No Reino Unido, haverá uma nova série em 2009, Ashes to Ashes, que será uma continuação de Life on Mars, tanto que será mantida parte do elenco original. A referência é ao single do mesmo nome e de grande sucesso, de 1980, do David Bowie. Vamos ver se vai ser tão boa quanto a original.

Algumas poucas trívias:
  • Ele encontra com ele mesmo (em 1973, ele tinha 4 anos), e vê a mãe, nova, ser achacada por um "cobrador de impostos".
  • Sam Tyler estava ouvindo "Life on Mars", no seu iPod acoplado ao som do carro dele, quando aconteceu o atropelamento. E quando ele acorda em 1973, ele está ouvindo Life on Mars... Num toca-fitas (na verdade cartucho), num Ford Cortina (ou Granada, não lembro bem).

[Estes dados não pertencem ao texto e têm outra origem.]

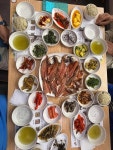 화정가든 - 행주산성 보리굴비정식, 홍어삼합 맛집 - 다이닝코드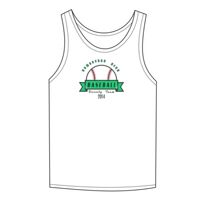 Ladies' Backstage Vintage Jersey Tank Thumbnail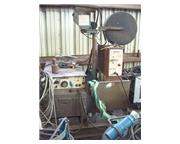 MILLER #MP-65E, 650A, mig, Millermatic wire feeder, gun, telescopic arm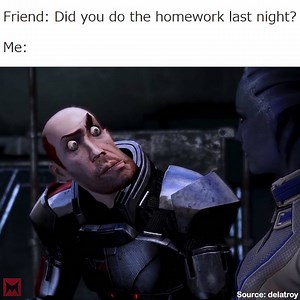 1.1M views · 9.5K shares | "What homework?" 樂 | Inside Gaming | Facebook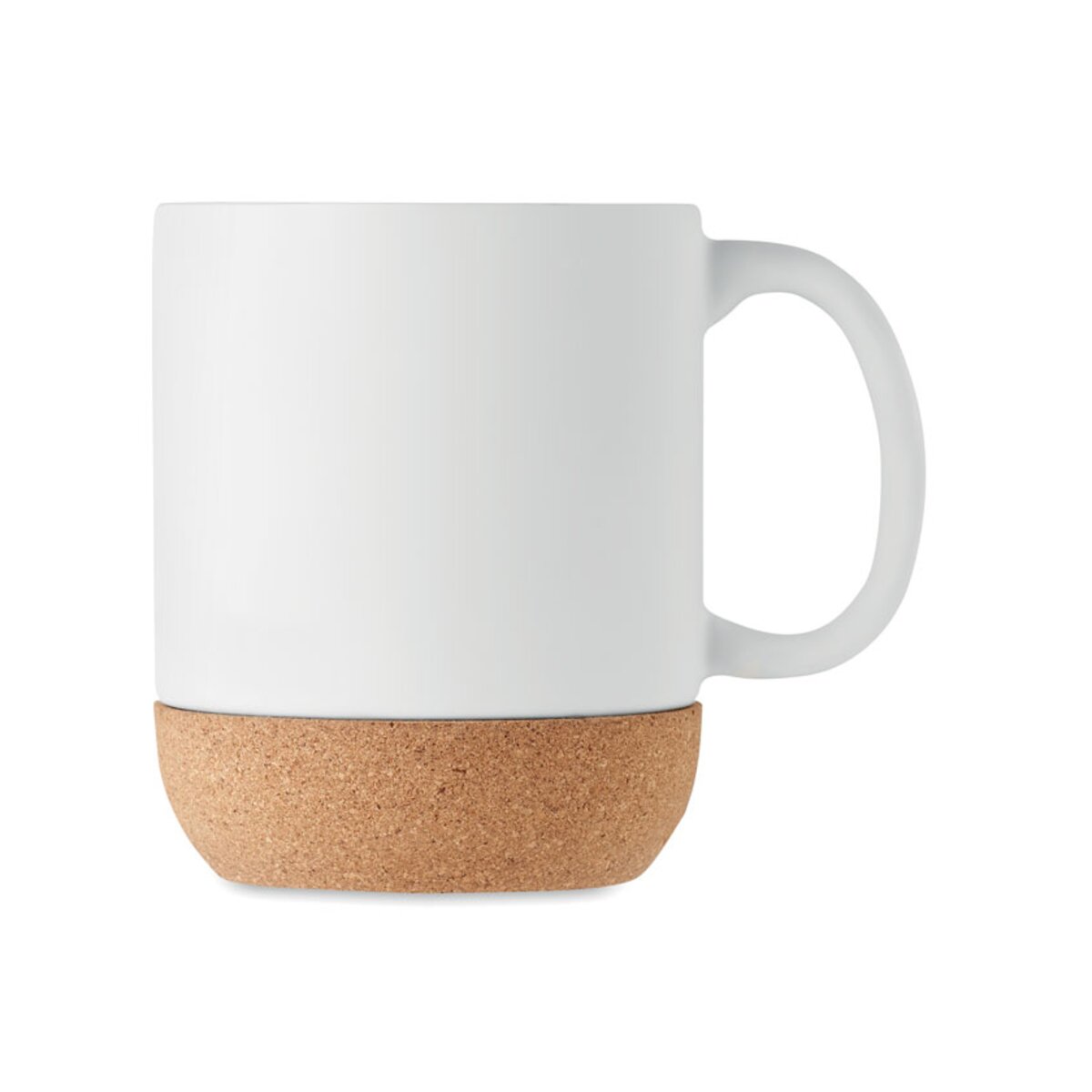 Ceramiczny kubek z korkiem MATT mo6839-03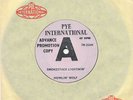 HOWLIN' WOLF -SMOKESTACK LIGHTNIN'- UK DEMO 7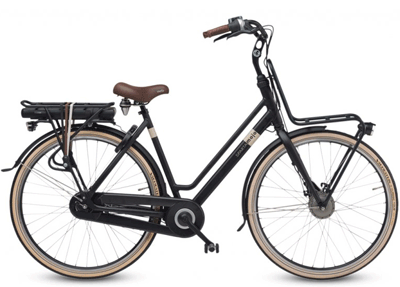 ebike model Mojo Smart Electric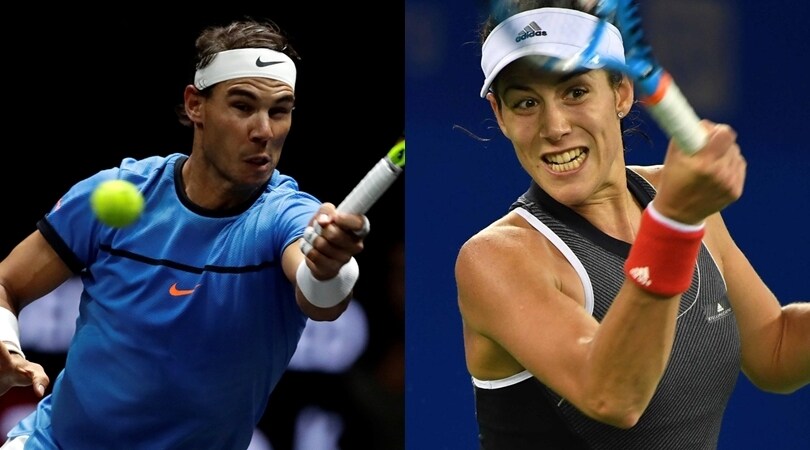 Tennis, Nadal e Muguruza primi nelle classifiche mondiali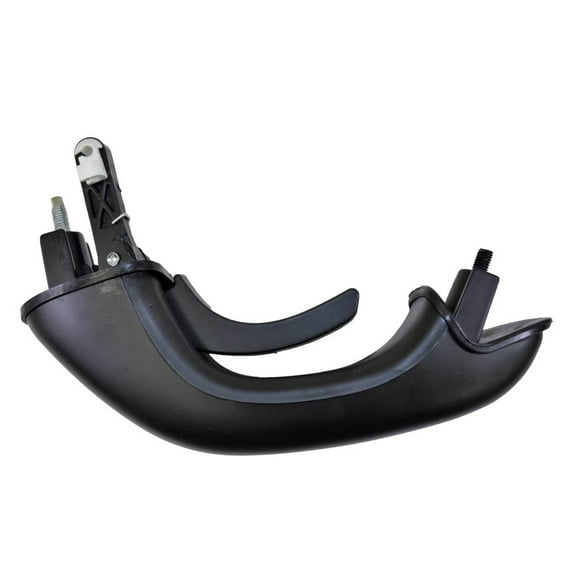 PT Auto Warehouse HY-3501P-T2 - Liftgate Tailgate Door Handle, Primed Black Fits select: 2005-2006 HYUNDAI SANTA FE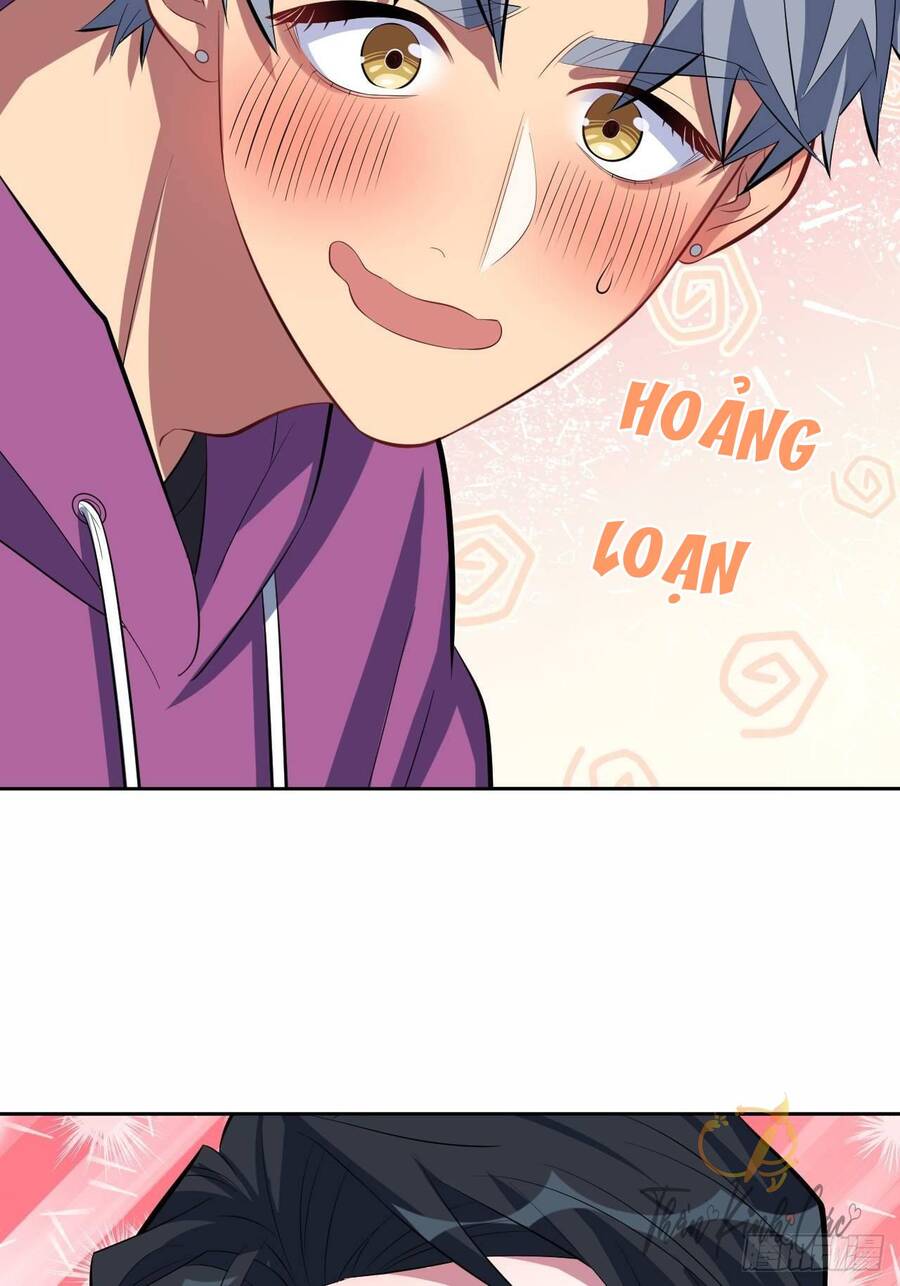 Cha Vợ Đại Nhân Là Bà Xã Chapter 33 - Trang 2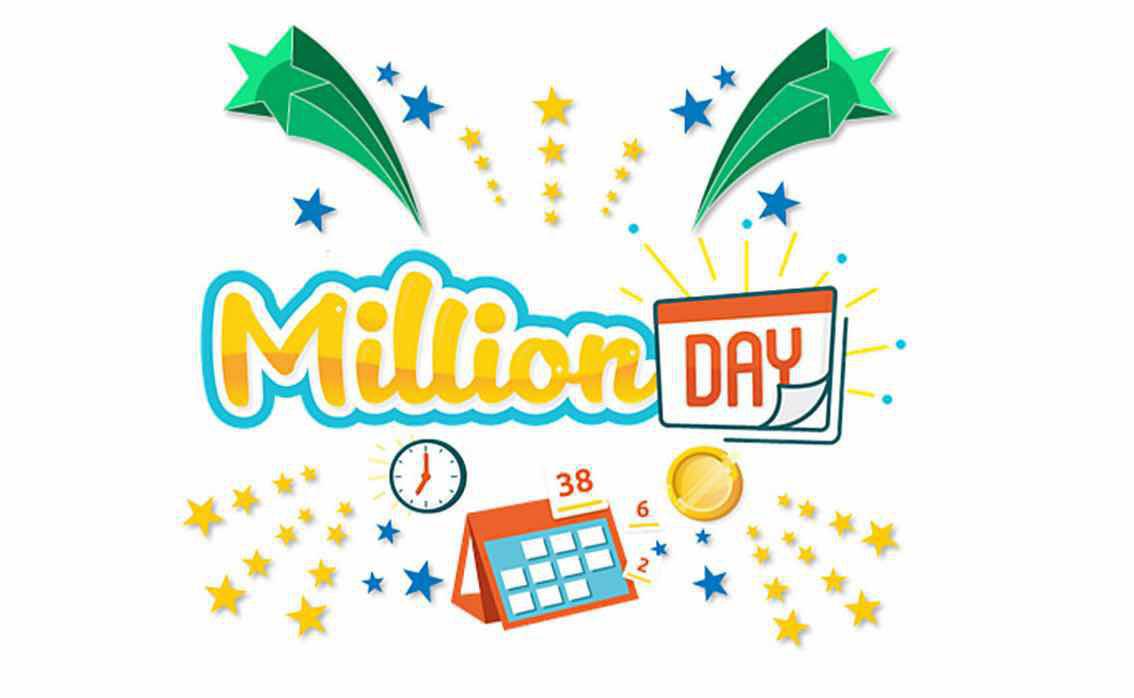 Estrazione Million Day di oggi domenica 27 gennaio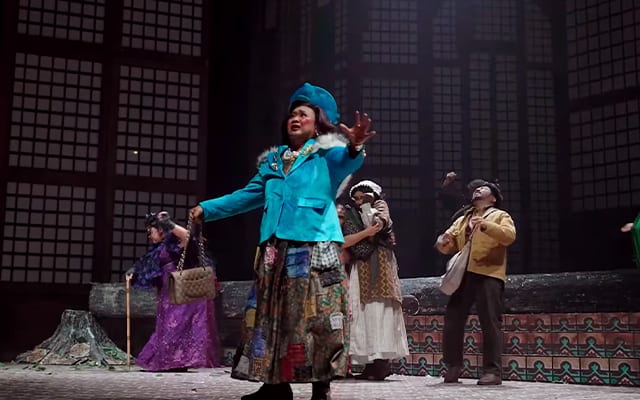 Eugene Domingo as Jack's Mother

  • O ator que faz o Sam Tyler é o "Mestre" John Simm (quem assistiu a 3a temporada do Doutor entenderá).
  • O chefe de polícia berra num bar: "O quê? Não haverá uma mulher primeiro-ministro enquanto eu tiver um num buraco na minha bunda!" E Margaret Thatcher, então, assumiu seis anos depois...
  • E quando a Annie Cartwright (uma policial feminina) pergunta sobre as "alucinações" que o Sam vinha tendo, e ele responde: "Eu vou pedir ao Doctor Who para me receitar uma medicação...". E a série do Doutor, na sua primeira versão atravessou os anos 1970 afora (1963-1989).
  • Na versão americana, vai ter o Colm Meaney, o Chefe O'Brien de Star Trek: DS9.
Enfim, vejam. É uma série muito boa, eu recomendo.